Argosy is characterised by, on the one hand, an oneiric vision and, on the other, a clear-eyed interrogation of the politics of coloniality, gender and normative aesthetics. It offers something transformative to Australian and Australasian poetic traditions while maintaining a sophisticated, sumptuous poeisis with conceptual depth. Sui generis, it nonetheless is firmly within the poetic tradition that dates back at least to Blake, while at the same time offering homage to the experimental artists of the early twentieth century.
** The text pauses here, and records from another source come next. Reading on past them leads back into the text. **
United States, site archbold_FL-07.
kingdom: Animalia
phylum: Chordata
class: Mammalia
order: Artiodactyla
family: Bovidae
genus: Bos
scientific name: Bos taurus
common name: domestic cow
The powerful and surprising impact of the book made Argosy a clear winner. Bella Li’s sophisticated handling of language, form, time and image offers a remarkable synthesis of European surrealism and an antipodean sensibility, via a Chinese–Australian history. This important contribution to Australian poetic imagination and traditions doubles as a Southern Hemisphere rewriting and re-imaging of world traditions.